▶ TASK OBJECTIVE
What do the lines from the one containing "What amount of" through the end of the entries say? Quote them exactly, and only them.

Dataset items:
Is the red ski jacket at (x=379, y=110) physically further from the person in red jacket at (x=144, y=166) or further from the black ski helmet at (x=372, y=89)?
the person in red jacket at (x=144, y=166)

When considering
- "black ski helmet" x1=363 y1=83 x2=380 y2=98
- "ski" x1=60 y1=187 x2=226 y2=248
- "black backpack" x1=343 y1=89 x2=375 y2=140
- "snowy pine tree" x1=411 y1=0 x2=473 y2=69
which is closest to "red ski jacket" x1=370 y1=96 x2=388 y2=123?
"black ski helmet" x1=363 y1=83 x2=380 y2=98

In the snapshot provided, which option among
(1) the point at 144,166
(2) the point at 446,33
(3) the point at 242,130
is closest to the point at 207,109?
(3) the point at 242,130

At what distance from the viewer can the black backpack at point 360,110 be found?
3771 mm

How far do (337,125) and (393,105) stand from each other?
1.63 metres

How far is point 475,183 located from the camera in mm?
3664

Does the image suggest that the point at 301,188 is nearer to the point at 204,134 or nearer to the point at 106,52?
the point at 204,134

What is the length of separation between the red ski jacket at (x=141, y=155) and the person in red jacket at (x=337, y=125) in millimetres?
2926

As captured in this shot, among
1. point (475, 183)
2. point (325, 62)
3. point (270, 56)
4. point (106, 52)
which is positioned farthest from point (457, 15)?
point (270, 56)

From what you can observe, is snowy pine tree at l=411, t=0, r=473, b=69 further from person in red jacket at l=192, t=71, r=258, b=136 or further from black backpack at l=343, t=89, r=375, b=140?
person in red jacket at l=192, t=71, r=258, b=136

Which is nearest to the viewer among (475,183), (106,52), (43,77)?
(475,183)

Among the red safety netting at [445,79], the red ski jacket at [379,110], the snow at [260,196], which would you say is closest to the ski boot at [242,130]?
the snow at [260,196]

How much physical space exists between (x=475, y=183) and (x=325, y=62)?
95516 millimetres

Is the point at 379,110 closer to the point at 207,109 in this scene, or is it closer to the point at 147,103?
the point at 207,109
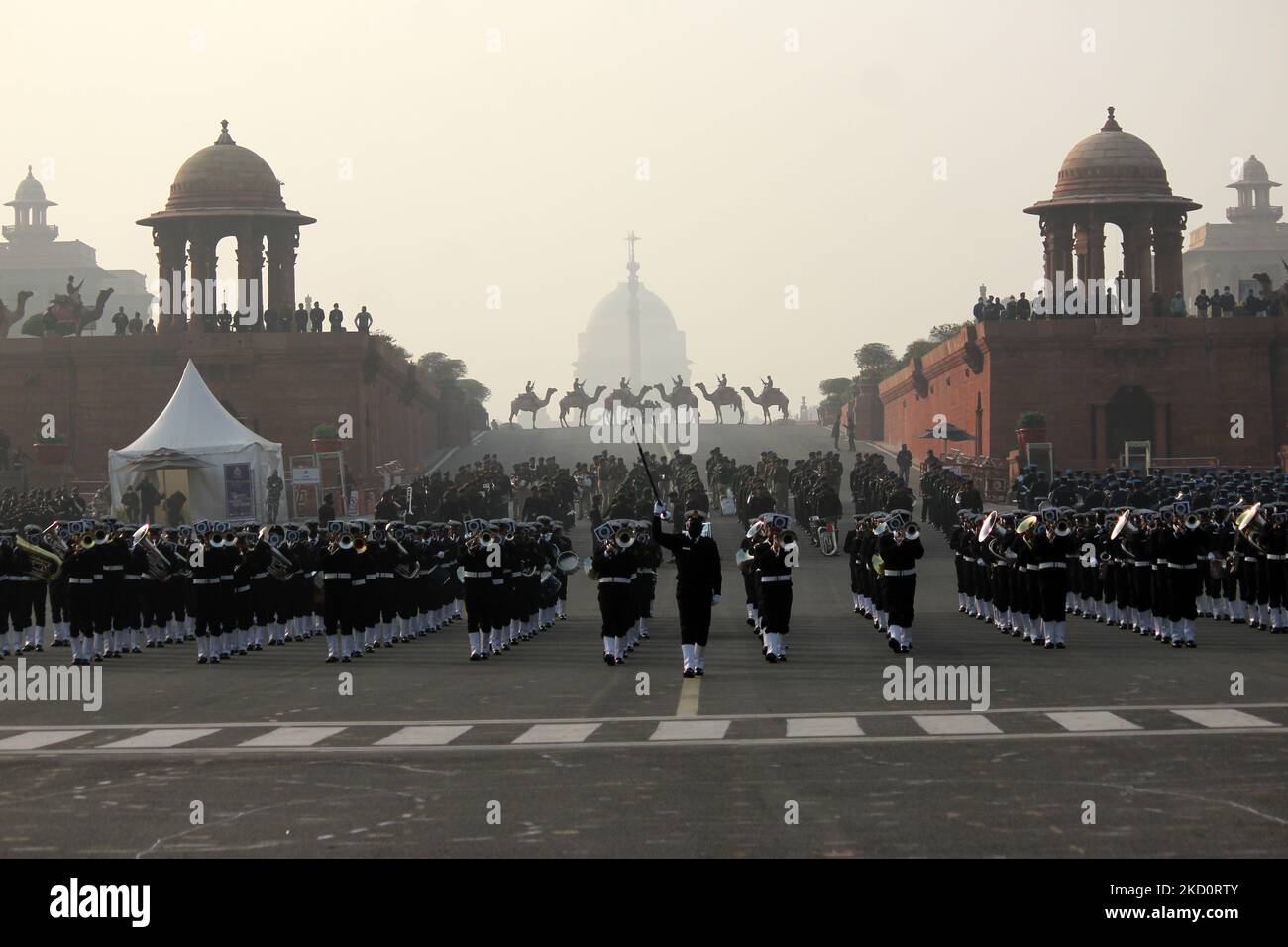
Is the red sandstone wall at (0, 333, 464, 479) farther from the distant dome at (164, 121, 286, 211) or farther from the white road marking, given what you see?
the white road marking

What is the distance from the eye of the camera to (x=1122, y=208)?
81.8m

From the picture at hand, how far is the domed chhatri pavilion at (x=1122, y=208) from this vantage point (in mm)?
81562

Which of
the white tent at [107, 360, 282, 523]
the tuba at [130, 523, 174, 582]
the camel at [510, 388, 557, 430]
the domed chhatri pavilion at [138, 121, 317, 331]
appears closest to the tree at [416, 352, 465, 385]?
the camel at [510, 388, 557, 430]

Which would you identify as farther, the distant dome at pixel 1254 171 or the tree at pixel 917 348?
the distant dome at pixel 1254 171

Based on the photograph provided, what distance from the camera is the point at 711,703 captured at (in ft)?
63.8

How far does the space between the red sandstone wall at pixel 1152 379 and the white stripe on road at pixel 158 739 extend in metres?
55.8

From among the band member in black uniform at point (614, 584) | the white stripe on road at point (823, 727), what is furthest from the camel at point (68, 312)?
the white stripe on road at point (823, 727)

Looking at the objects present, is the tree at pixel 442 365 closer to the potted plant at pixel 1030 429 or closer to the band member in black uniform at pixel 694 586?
the potted plant at pixel 1030 429

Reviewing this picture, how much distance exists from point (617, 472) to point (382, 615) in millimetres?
31751

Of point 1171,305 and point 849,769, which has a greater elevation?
point 1171,305

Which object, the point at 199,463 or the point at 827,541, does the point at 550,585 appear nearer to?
the point at 827,541

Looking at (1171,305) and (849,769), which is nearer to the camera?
(849,769)
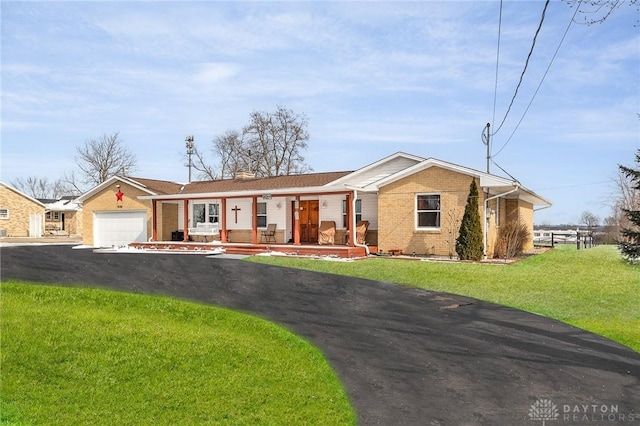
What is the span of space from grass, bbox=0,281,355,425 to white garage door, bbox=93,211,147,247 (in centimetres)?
1992

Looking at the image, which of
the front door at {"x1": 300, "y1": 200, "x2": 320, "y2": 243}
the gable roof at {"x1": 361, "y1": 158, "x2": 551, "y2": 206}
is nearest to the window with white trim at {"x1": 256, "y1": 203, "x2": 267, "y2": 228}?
the front door at {"x1": 300, "y1": 200, "x2": 320, "y2": 243}

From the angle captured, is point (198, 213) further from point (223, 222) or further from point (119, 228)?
point (119, 228)

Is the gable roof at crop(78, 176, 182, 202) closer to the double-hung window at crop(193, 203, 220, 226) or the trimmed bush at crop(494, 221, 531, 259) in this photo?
the double-hung window at crop(193, 203, 220, 226)

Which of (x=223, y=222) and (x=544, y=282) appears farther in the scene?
(x=223, y=222)

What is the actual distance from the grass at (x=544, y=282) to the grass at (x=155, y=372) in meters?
5.20

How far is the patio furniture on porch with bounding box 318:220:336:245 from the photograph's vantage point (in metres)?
22.5

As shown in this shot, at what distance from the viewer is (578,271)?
15500 mm

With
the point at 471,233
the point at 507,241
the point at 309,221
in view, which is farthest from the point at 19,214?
the point at 507,241

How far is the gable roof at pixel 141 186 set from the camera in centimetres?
2750

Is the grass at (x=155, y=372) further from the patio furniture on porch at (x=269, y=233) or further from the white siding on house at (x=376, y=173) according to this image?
the patio furniture on porch at (x=269, y=233)

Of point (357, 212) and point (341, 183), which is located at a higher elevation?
point (341, 183)

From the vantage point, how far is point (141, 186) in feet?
90.1

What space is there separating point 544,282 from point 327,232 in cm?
1133

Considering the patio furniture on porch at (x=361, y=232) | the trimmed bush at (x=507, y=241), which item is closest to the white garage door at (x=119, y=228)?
the patio furniture on porch at (x=361, y=232)
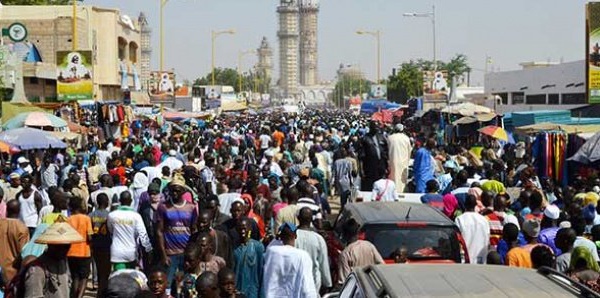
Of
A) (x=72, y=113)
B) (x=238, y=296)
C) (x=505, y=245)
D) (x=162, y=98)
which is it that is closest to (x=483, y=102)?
(x=162, y=98)

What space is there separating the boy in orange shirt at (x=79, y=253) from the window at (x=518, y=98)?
151 feet

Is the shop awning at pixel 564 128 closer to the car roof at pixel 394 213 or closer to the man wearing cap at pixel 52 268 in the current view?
the car roof at pixel 394 213

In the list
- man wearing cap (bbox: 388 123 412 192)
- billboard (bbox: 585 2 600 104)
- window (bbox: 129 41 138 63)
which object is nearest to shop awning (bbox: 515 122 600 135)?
billboard (bbox: 585 2 600 104)

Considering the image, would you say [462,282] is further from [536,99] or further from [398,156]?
[536,99]

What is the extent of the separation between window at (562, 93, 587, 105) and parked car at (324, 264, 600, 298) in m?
37.5

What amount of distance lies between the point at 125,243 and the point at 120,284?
4.02 metres

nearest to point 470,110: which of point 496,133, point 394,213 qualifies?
point 496,133

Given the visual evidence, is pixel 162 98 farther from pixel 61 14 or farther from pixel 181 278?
pixel 181 278

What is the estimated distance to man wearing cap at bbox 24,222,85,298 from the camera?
783cm

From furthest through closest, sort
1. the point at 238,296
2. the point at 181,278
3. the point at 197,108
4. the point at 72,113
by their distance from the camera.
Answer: the point at 197,108 < the point at 72,113 < the point at 181,278 < the point at 238,296

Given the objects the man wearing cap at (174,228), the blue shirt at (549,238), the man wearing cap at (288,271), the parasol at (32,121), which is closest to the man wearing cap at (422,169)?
the blue shirt at (549,238)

▶ FINAL RESULT
What amount of distance lies between the point at 125,243 and the point at 120,284?
4.02 metres

nearest to point 470,110: which of point 496,133, point 394,213 qualifies?
point 496,133

Given the visual evidence, is pixel 162 98 farther from pixel 61 14 or farther from pixel 181 278?
pixel 181 278

What is the estimated distance to man wearing cap at bbox 24,222,85,298 from the camera?
783cm

From furthest through closest, sort
1. the point at 238,296
2. the point at 181,278
3. the point at 197,108
4. the point at 72,113
by their distance from the camera.
Answer: the point at 197,108 < the point at 72,113 < the point at 181,278 < the point at 238,296

Given the objects the man wearing cap at (174,228), the blue shirt at (549,238), the man wearing cap at (288,271), the parasol at (32,121), which is closest to the man wearing cap at (422,169)?
the blue shirt at (549,238)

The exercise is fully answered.